• [Yang Harus Dikerjakan]:
• 1. Apakah pernyataan (a), (b), dan (c) berikut sesuai dengan teks tentang marhaenisme? Jawab ya atau tidak untuk tiap pernyataan, dan kutip kata-kata penentunya dari teks persis sama. (a) HUT ke-47 PDI Perjuangan jatuh pada 10 Januari 2020. (b) Jembatan ke arah masyarakat yang dituju pergerakan marhaen adalah persatuan partai. (c) Judul tulisan sengaja dibuat dalam bentuk pertanyaan.
• 2. Ulangi bagian teks tentang marhaenisme mulai dari "Menoleh ke 87" sampai "macht,  menggenggam  kekuasaan kekuasaan pemerintah.", kedua bagian itu ikut disalin.
• 3. Menurut teks tentang marhaenisme, apa yang haruslah menjadi tujuan pergerakan marhaen?

• [Kutipan Sumber]:
____________________

"Saya seorang nasionalis, tapi nasionalis marhaen, hidup dengan kaum marhaen, mati dengan marhaen."(Sukarno, Mencapai Indonesia Merdeka 1933)
Penggalan kutipan Sukarno dalam risalah Mencapai Indonesia Merdeka diatas, menjadi prolog (lead) tulisan ini dalam momentum HUT ke 47 tahun PDI Perjuangan yang jatuh pada tanggal 10 Januari 2020. Judul tulisan sengaja saya angkat dalam sebuah pertanyaan reflektif, agar menjadi kontemplasi, apakah masih terpatri jiwa marhaenisme dalam segenap jiwa seluruh kader partai moncong putih. Ataukah sudah tergerus oleh perkembangan jaman di era disrupsi ini.
Menoleh ke 87 tahun lalu, saat Sukarno membuat risalah Mencapai Indonesi Merdeka, narasi marhaen berulang ulang kali disebut sang Proklamator yang jiwa dan semangat perjuangannya, diteruskan oleh segenap kader PDI Perjuangan di seluruh tanah air. Sukarno mengatakan, "saya dus bisa menutup bagian enam dari tulisan (risalah) ini dengan mengulangi apa sarinya."
Yakni, pertama, tujuannya pergerakan marhaen haruslah suatu masyarakat zonder kapitalisme dan imperialisme. Kedua, jembatan kearah masyarakat itu adalah kemerdekaan negeri Indonesia. Ketiga, marhaen harus menjaga yang didalam Indonesia merdeka, marhaenlah yang menggengam politieke macht,  menggenggam  kekuasaan kekuasaan pemerintah.

____________________

• [Baris Data]:
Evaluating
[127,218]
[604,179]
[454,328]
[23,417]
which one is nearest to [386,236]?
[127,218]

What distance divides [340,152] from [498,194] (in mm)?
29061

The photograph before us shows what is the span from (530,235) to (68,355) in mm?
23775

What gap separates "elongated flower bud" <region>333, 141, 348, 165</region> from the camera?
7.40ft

____________________

• [Jawaban Akhir]:
• 1.
(a) Ya: "HUT ke 47 tahun PDI Perjuangan yang jatuh pada tanggal 10 Januari 2020"
(b) Tidak: "Kedua, jembatan kearah masyarakat itu adalah kemerdekaan negeri Indonesia."
(c) Ya: "Judul tulisan sengaja saya angkat dalam sebuah pertanyaan reflektif"

• 2.
Menoleh ke 87 tahun lalu, saat Sukarno membuat risalah Mencapai Indonesi Merdeka, narasi marhaen berulang ulang kali disebut sang Proklamator yang jiwa dan semangat perjuangannya, diteruskan oleh segenap kader PDI Perjuangan di seluruh tanah air. Sukarno mengatakan, "saya dus bisa menutup bagian enam dari tulisan (risalah) ini dengan mengulangi apa sarinya."
Yakni, pertama, tujuannya pergerakan marhaen haruslah suatu masyarakat zonder kapitalisme dan imperialisme. Kedua, jembatan kearah masyarakat itu adalah kemerdekaan negeri Indonesia. Ketiga, marhaen harus menjaga yang didalam Indonesia merdeka, marhaenlah yang menggengam politieke macht,  menggenggam  kekuasaan kekuasaan pemerintah.

• 3. Suatu masyarakat zonder kapitalisme dan imperialisme.